|Directed by||David Greene|
|Produced by||Edgar Lansbury|
|Music by||Stephen Schwartz|
|Edited by||Alan Heim|
|Distributed by||Columbia Pictures|
|Box office||$1,200,000 (US/ Canada rentals)|
Godspell (full title is Godspell: A Musical Based on the Gospel According to St. Matthew) is a 1973 musical film. It is a film adaptation of the 1971 Off-Broadway musical Godspell (in turn based on the Gospel of Matthew), created by John-Michael Tebelak with music and lyrics by Stephen Schwartz. Directed by David Greene with stars Victor Garber as Jesus and David Haskell as Judas/John the Baptist, the film is set in contemporary New York City. Tebelak is credited as co-writer of the screenplay and served as the creative consultant, although director David Greene said Tebelak did not write the screenplay.
The structure of the musical is, in large part, retained: a series of parables from the Gospel of Matthew, interspersed with musical numbers. Many of the scenes take advantage of well-known sites around an empty, still New York City. John the Baptist gathers a diverse band of youthful disciples to follow and learn from the teachings of Jesus. These disciples then proceed to form a roving acting troupe that enacts Jesus's parables through the streets of New York. They often make references to vaudeville shtick.
Garber, Haskell, Jonas, Lamont, McCormick and Mylett had performed in one, or more, of the original 1970 Carnegie Mellon creation or the earliest commercial productions: 1971 Off-Broadway, 1971 Melbourne, and 1972 Toronto.
The song "Beautiful City" was written for and first included in the film, while the songs "Learn Your Lessons Well" and "We Beseech Thee" were omitted. The melody for "Learn Your Lessons Well" is used briefly in an early scene of the film and again as incidental music, and snippets of both "Learn Your Lessons Well" and "We Beseech Thee" are heard in the scene inside Cherry Lane Theatre when Jesus plays their melodies on the piano during the story of The Prodigal Son.
While the play requires very little stage dressing, the film places emphasis on dramatic location shots in Manhattan. (Except for the opening scenes and the final scene, the city streets and parks are devoid of people other than the cast.) Locations include the following:
Vocally, the chorus is very much in the same style, but solo parts are, at times, more lyrical. Notably, in "All Good Gifts", whereas Lamar Alford had used a dramatic tenor voice, Merrell Jackson uses a lighter voice and falsetto for the high ornament, which creates a joyous effect.
Regarding the band, all four of the musicians from the original stage production and cast album were retained for the film recording.

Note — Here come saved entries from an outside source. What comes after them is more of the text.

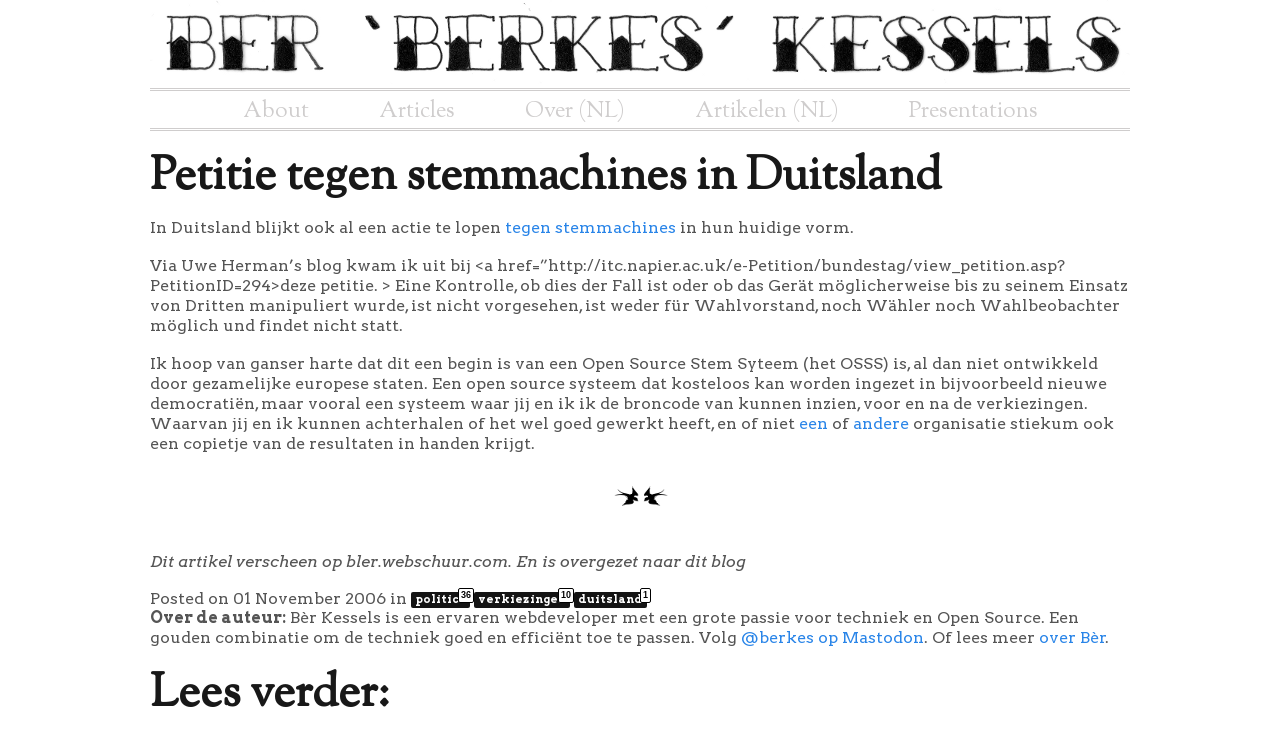

--- FILE ---
content_type: text/html; charset=utf-8
request_url: https://berk.es/2006/11/01/petitie-tegen-stemmachines-in-duitsland/
body_size: 2277
content:
<!DOCTYPE html>



<html class="no-js" lang="nl">
<head>
  <meta charset="utf-8" />

  <!-- Set the viewport width to device width for mobile -->
  <meta name="viewport" content="width=device-width" />

  <title>Petitie tegen stemmachines in Duitsland</title>
  <meta name="author" content="Bèr ‘berkes’ Kessels" />
  <link href="http://feeds.feedburner.com/berkes" rel="alternate" title="Petitie tegen stemmachines in Duitsland Feed" type="application/atom+xml" />
  <link rel="author" href="/humans.txt" type="text/plain" />
  <link rel="shortcut icon" href="/favicon.ico" type="image/x-icon" />
  <link rel="canonical" href="/2006/11/01/petitie-tegen-stemmachines-in-duitsland/">

  <!-- Included CSS Files -->
  <link rel="stylesheet" href="/assets/stylesheets/foundation.css">
  <link rel="stylesheet" href="/assets/stylesheets/pygments.css">
  <link rel="stylesheet" href="/assets/stylesheets/app.css">

  <script src="/assets/javascripts/modernizr.foundation.js"></script>

  <!-- Fonts -->
  <link href='https://fonts.googleapis.com/css?family=Arvo:400,400italic,700,700italic' rel='stylesheet' type='text/css'>
  <link rel="stylesheet" href="https://fonts.googleapis.com/css?family=OFL+Sorts+Mill+Goudy+TT" media="screen, projection, print">
</head>
<body>
	<!-- container -->
	<div class="container">
    <header>
      <div class="row">
        <a href="/" title="Home">
          <img src="/assets/images/logo.png" alt="Logo" title="Bèr ‘berkes’ Kessels" />
        </a>
      </div>

      <nav id="main" class="row">
        <div class="onion">
        <ul>
          <li>
          <a href="/about.html">About</a>
          </li>
          <li>
          <a href="/archive.html">Articles</a>
          </li>
          <li>
          <a href="/over.html">Over (NL)</a>
          </li>
          <li>
          <a href="/archief.html">Artikelen (NL)</a>
          </li>
          <li>
            <a href="/pres.html">Presentations</a>
          </li>
        </ul>
        </div>
      </nav>
    </header>
    <section id="main-content" class="row">
      <article>
  <header>
    <h1>Petitie tegen stemmachines in Duitsland</h1>
  </header> 
  <div class="body">
    <p>In Duitsland blijkt ook al een actie te lopen <a href="http://www.wijvertrouwenstemcomputersniet.nl">tegen stemmachines</a> in hun huidige vorm.</p>

<p>Via Uwe Herman’s blog kwam ik uit bij &lt;a href=”http://itc.napier.ac.uk/e-Petition/bundestag/view_petition.asp?PetitionID=294&gt;deze petitie. &gt; Eine Kontrolle, ob dies der Fall ist oder ob das Gerät möglicherweise bis zu seinem Einsatz von Dritten manipuliert wurde, ist nicht vorgesehen, ist weder für Wahlvorstand, noch Wähler noch Wahlbeobachter möglich und findet nicht statt.</p>

<p>Ik hoop van ganser harte dat dit een begin is van een Open Source Stem Syteem (het OSSS) is, al dan niet ontwikkeld door gezamelijke europese staten. Een open source systeem dat kosteloos kan worden ingezet in bijvoorbeeld nieuwe democratiën, maar vooral een systeem waar jij en ik ik de broncode van kunnen inzien, voor en na de verkiezingen. Waarvan jij en ik kunnen achterhalen of het wel goed gewerkt heeft, en of niet <a href="http://nl.wikipedia.org/wiki/CIA">een</a> of <a href="http://nl.wikipedia.org/wiki/Mossad">andere</a> organisatie stiekum ook een copietje van de resultaten in handen krijgt.</p>

  </div>
  <footer>
    <p class="note">
    
      <em>Dit artikel verscheen op bler.webschuur.com. En is overgezet naar dit blog</em>
    
    </p>
    <time datetime="2006-11-01T00:00:00+01:00"
    pubdate="pubdate">
      Posted on 01 November 2006
    </time>
    in
    
    
      
      


  
    
      <a href="/tags.html#politics-ref" class="black radius label">politics<span class="size">36</span></a>
    
      <a href="/tags.html#verkiezingen-ref" class="black radius label">verkiezingen<span class="size">10</span></a>
    
      <a href="/tags.html#duitsland-ref" class="black radius label">duitsland<span class="size">1</span></a>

These musicians were Steve Reinhardt on keyboards, Jesse Cutler on acoustic and lead guitar and bass, Richard LaBonte on rhythm guitar and bass, and Ricky Shutter on drums and percussion. Reviewer William Ruhlmann explains that by having a larger budget than had been available for the stage, Schwartz was able to expand the line-up by adding key studio personnel such as lead guitarist Hugh McCracken (on "Prepare Ye (The Way of the Lord)"), keyboardist Paul Shaffer, bass player Steve Manes, a horn section, and six strings.
Ruhlmann describes Schwartz as being "better able to realize the score's pop tendencies than he had on the cast album... this was a less complete version of the score, but it was much better performed and produced, making this a rare instance in which the soundtrack album is better than the original cast album.
The film was entered into the 1973 Cannes Film Festival.
Godspell received generally positive reviews in 1973. Allmovie Guide gives the film a three out of five rating. Various bands have covered songs from the film/musical. On Rotten Tomatoes the film has an approval rating of 64% based on reviews from 14 critics.
The film was recognized by the American Film Institute in 2006: AFI's 100 Years...100 Cheers – Nominated.